**Selected extract:**
Begin

Second, have you ever spilled some coffee and came back later after it's dried and you noticed the perimeter of the stain is darker? If not, check out the picture below. The explanation for this behavior is pinning. As the drop of coffee dries, the three-phase line remains pinned or static. As the drop loses volume through evaporation, the particulates in the liquid ride down and are deposited along the contact line. This accounts for the disproportionate concentration of dried coffee along the perimeter of the stain.
The converse of pinning is dewetting. As shown below, dewetting results in a reduction in the diameter of the three-phase line as drop volume decreases. However, what really often happens as drop volume is reduced, even when there appears to be dewetting, is the three-phase line does not smoothly contract at a steady pace. Rather, the contraction can be described as a series of slips and sticks. Observing this behavior can be facilitated with a high speed camera option which can capture the successions of pinning and dewetting behaviors on a drop that is losing or gaining volume. These types of experiments can also be greatly automated with the ramé-hart Automated Dispensing System which can be programmed to add and remove volume in precise steps as small as 0.02µl.

End

**Dataset excerpts:**
Begin

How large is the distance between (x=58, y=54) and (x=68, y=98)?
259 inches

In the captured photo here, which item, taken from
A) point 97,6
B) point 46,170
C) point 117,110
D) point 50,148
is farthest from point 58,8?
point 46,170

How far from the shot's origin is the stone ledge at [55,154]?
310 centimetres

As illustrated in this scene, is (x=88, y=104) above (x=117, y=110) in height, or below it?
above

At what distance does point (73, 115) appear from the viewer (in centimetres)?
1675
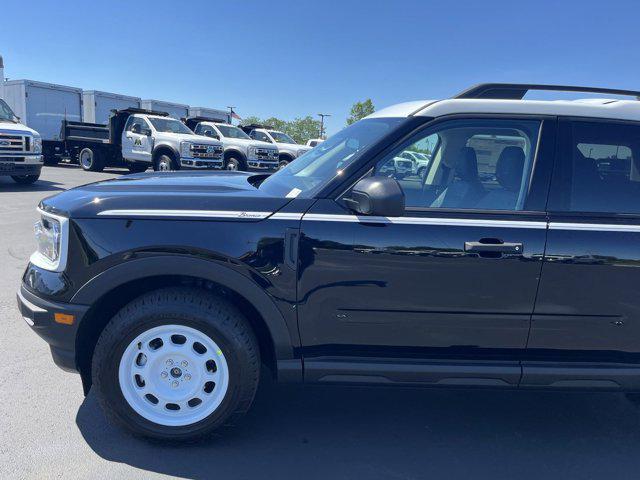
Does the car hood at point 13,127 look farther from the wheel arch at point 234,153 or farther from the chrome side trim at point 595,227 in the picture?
the chrome side trim at point 595,227

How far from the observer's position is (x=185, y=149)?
54.9ft

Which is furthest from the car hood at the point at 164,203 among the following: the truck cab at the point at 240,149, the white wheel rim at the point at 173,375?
the truck cab at the point at 240,149

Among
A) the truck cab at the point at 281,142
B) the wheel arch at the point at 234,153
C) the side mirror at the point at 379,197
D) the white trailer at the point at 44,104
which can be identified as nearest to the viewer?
the side mirror at the point at 379,197

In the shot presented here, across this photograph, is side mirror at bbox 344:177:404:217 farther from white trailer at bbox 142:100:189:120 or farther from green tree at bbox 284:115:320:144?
green tree at bbox 284:115:320:144

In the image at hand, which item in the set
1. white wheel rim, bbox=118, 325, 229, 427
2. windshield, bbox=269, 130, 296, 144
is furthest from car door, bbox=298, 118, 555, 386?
windshield, bbox=269, 130, 296, 144

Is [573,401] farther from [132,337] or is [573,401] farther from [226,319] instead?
[132,337]

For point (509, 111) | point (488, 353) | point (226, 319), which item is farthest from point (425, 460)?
point (509, 111)

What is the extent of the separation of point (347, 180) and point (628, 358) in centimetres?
178

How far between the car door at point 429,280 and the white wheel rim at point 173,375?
0.51 m

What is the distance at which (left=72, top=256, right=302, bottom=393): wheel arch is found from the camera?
2475 mm

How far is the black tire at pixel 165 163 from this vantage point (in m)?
17.0

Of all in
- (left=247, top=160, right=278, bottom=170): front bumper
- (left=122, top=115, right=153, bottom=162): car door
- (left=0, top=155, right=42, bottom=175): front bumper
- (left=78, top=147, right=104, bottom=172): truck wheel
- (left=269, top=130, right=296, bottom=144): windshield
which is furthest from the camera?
(left=269, top=130, right=296, bottom=144): windshield

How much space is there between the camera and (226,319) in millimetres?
2553

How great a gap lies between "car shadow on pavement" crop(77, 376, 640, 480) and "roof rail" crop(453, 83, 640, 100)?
196 centimetres
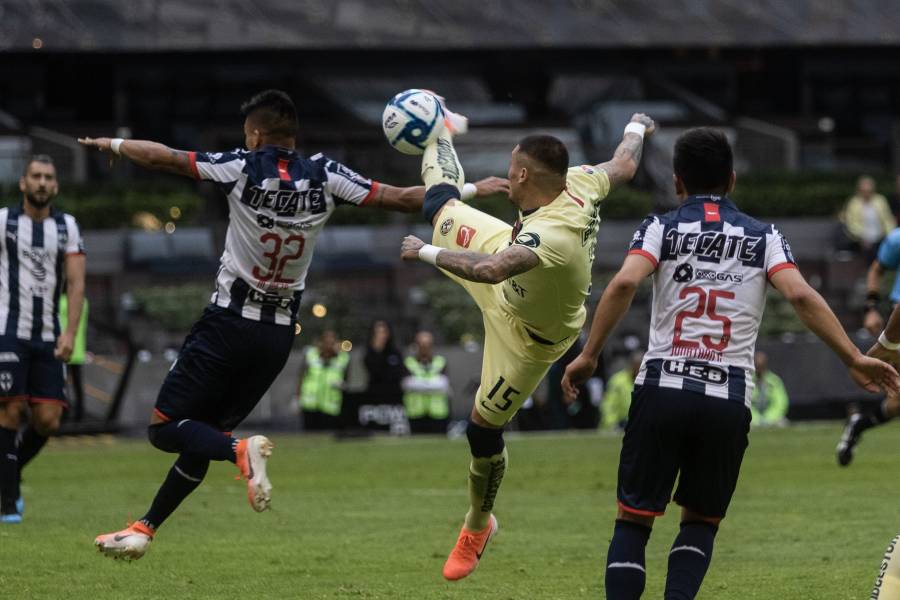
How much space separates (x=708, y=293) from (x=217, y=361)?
10.6ft

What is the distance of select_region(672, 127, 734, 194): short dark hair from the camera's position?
25.5ft

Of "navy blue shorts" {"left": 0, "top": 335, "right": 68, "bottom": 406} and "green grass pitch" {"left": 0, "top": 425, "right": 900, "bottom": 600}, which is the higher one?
"navy blue shorts" {"left": 0, "top": 335, "right": 68, "bottom": 406}

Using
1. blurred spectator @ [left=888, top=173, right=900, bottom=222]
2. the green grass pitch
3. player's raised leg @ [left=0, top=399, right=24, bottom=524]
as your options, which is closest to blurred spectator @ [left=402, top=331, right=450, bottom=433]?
the green grass pitch

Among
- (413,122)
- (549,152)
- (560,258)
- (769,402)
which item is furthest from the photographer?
(769,402)

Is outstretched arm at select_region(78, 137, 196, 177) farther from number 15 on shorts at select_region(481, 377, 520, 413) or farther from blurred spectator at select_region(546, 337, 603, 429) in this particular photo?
blurred spectator at select_region(546, 337, 603, 429)

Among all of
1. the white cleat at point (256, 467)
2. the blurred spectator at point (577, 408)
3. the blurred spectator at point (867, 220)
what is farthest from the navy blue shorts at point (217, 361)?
the blurred spectator at point (867, 220)

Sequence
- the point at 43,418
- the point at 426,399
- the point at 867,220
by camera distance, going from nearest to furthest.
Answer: the point at 43,418 → the point at 426,399 → the point at 867,220

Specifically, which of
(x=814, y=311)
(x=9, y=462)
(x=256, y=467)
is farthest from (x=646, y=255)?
(x=9, y=462)

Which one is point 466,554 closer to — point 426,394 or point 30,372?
point 30,372

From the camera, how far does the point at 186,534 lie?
1237cm

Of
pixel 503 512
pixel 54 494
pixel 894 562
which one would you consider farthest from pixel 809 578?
pixel 54 494

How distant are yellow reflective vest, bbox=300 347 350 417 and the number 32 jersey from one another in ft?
59.7

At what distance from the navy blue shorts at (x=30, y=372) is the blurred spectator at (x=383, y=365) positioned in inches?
495

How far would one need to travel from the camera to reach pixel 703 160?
307 inches
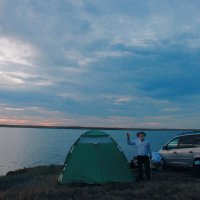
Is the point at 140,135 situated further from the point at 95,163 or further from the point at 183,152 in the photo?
the point at 183,152

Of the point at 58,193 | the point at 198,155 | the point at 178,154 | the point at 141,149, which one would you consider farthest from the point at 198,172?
the point at 58,193

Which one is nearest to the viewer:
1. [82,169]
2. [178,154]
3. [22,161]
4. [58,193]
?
[58,193]

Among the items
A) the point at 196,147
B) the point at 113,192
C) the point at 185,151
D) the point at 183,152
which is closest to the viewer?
the point at 113,192

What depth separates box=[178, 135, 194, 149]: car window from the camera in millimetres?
15312

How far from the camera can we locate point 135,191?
36.7 feet

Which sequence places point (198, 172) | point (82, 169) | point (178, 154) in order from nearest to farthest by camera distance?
point (82, 169) < point (198, 172) < point (178, 154)

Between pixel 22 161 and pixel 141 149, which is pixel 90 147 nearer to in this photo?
pixel 141 149

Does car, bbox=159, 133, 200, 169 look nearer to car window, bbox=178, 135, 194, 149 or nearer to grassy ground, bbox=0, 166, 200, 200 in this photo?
car window, bbox=178, 135, 194, 149

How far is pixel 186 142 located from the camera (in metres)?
15.6

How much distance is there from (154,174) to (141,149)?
83.7 inches

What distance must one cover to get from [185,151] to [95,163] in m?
4.59

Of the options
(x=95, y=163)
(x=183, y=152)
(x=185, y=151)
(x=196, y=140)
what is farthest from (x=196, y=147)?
(x=95, y=163)

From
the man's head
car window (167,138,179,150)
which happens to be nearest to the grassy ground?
the man's head

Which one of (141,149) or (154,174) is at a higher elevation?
(141,149)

End

**What to work on:** Write out the passage about pinning and dewetting word for word, starting at "The converse of" and ending at "small as 0.02µl.". Rely only on the passage about pinning and dewetting, not on the entries.

**Reply:**
The converse of pinning is dewetting. As shown below, dewetting results in a reduction in the diameter of the three-phase line as drop volume decreases. However, what really often happens as drop volume is reduced, even when there appears to be dewetting, is the three-phase line does not smoothly contract at a steady pace. Rather, the contraction can be described as a series of slips and sticks. Observing this behavior can be facilitated with a high speed camera option which can capture the successions of pinning and dewetting behaviors on a drop that is losing or gaining volume. These types of experiments can also be greatly automated with the ramé-hart Automated Dispensing System which can be programmed to add and remove volume in precise steps as small as 0.02µl.